Life, Death, and Renewal: Our Summer Exhibition in Bloom

Posted in Inside our Collections on July 21, 2023, by Cosette Patterson

The Conservatory Lawn is in bloom. As part of her exhibition …things come to thrive…in the shedding…in the molting…, Ebony G. Patterson created a space that, at first glance, is a garden as we typically know it: pollinators buzz around pastel purple beebalm, and rosy-hued snapdragons stand tall amidst pale green and lemon-yellow foliage. It’s verdant and lush, just as you’d expect from a summer garden. However, once you begin your journey through, you’ll find that these pockets of jewel-toned flora are interrupted by plants of striking hues: vibrant red, inky purple, and even neon pink. Throughout these ruptures are sculpted, glittering vultures. They seem to tear into these red “wounds” in the landscape, a reminder of the Earth’s natural regenerative process—the cycle of life, decay, and renewal.

A garden with bright red flowers and leaves with a group of sculpted vultures standing over it.

Our Exhibitions and Horticulture teams breathed life into this display, working alongside each other and the artist to choose plants that are not only beautiful, but have their own stories that relate to our exhibition and, importantly, are able to grow in our climate. Positioned in full sun out in front of the Conservatory, their bright location makes the multi-layered and multi-dimensional elements of the plantings even more evident. They are full of fascinating species that together form an impasto appearance, with plants of varying levels of toxicity, cultivars with particularly eerie names, and those with ancient stories passed from seed to seed.

An aerial image of various green and red plants growing together.

Within the wound-like disruptions are flowers and leaves of hues ranging from bright scarlet to deep violet. Appropriately, there are a few plants that are anatomical, including the green-leafed and red-veined rumex (Rumex ‘Rasberry Dressing’), ruby-red and heart-shaped caladium (Caladium ‘Burning Heart’), and the rippled, brain-like celosia (Celosia ‘Dracula’). There are even amaranth (Amaranthus ‘Love Lies Bleeding’) plants with flowers growing in long, finger-like tendrils. Growing around and throughout the greener garden are poisonous plants, like datura (Datura meteloides ‘Evening Fragrance’), a hauntingly beautiful and milky “moonflower;” the castor beans (Ricinus communis), with foreboding spiked seed pods; and the tall, elegant foxglove (Digitalis purpurea).

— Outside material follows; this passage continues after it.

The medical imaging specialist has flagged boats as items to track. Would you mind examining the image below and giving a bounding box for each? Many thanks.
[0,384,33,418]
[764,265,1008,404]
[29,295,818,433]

A few of these plants are paradoxical—though noxious, some also hold medicinal value. Even with their lethal qualities, foxglove and ricinus are sourced for medications and treatments across the world. It is this tension between the possibility of death or life, the ability to harm or heal, that unveils the garden’s meaning.

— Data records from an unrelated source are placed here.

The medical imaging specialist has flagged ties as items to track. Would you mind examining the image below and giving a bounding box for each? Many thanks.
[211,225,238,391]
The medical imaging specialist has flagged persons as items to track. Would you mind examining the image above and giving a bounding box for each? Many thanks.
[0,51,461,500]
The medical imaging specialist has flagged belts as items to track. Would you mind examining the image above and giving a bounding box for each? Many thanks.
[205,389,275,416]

Many species are featured in tradition and ritual, such as verbena (Verbena bonariensis), which has been used for centuries in folk medicine to make healing salves or edible treatments. It also figures in supernatural and spiritual lore, seen as a sacred or holy herb by ancient civilizations like the Greeks and Romans, its importance in herbalism continuing into the Middle Ages.

Some of these plants are tied to dark histories, as well—including slave labor, ecologically degrading commercial farming, and erasure of indigenous cultures. A few examples within this space include sugar cane (Saccharum officinarum violaceum ‘Pele’s Smoke’), flowering tobacco (Nicotiana langsdorfii), and Ricinus, used to create castor oil. Amaranth has a similarly brutal history—as an important food for indigenous communities in Central America, it was banned when the Spanish colonized the region, only to later become a popular garden plant in Victorian England.

Surrounding the taller amaranth, crimson petunias (Petunia ‘Tidal Wave® Red Velour’) are dotted throughout. Two-toned zinnias (Zinnia ‘Queen Lime’) also peek their heads out from the undergrowth. Both of these flowers were introduced to Europe by colonial botanists; petunias are native to South America, and zinnias to Central America. Seemingly sweet and simple looking, these species that once grew in Aztec gardens are now common in American and English flower beds.

The Horticulture team will not deadhead many of the flowers within this meadow-like garden, as they usually do, leaving nature to run its course and seeds to spread and create even more dimension, repetition, and intricacy within the space. As another representation of the cycle of death, life, and renewal, this was an intentional choice made by Ebony G. Patterson and the NYBG team. As the summer continues and fall creeps up on us, time will surely unearth more plants with their own stories, adding to the layers of a living collection with ties to the past, present, and future of our environment.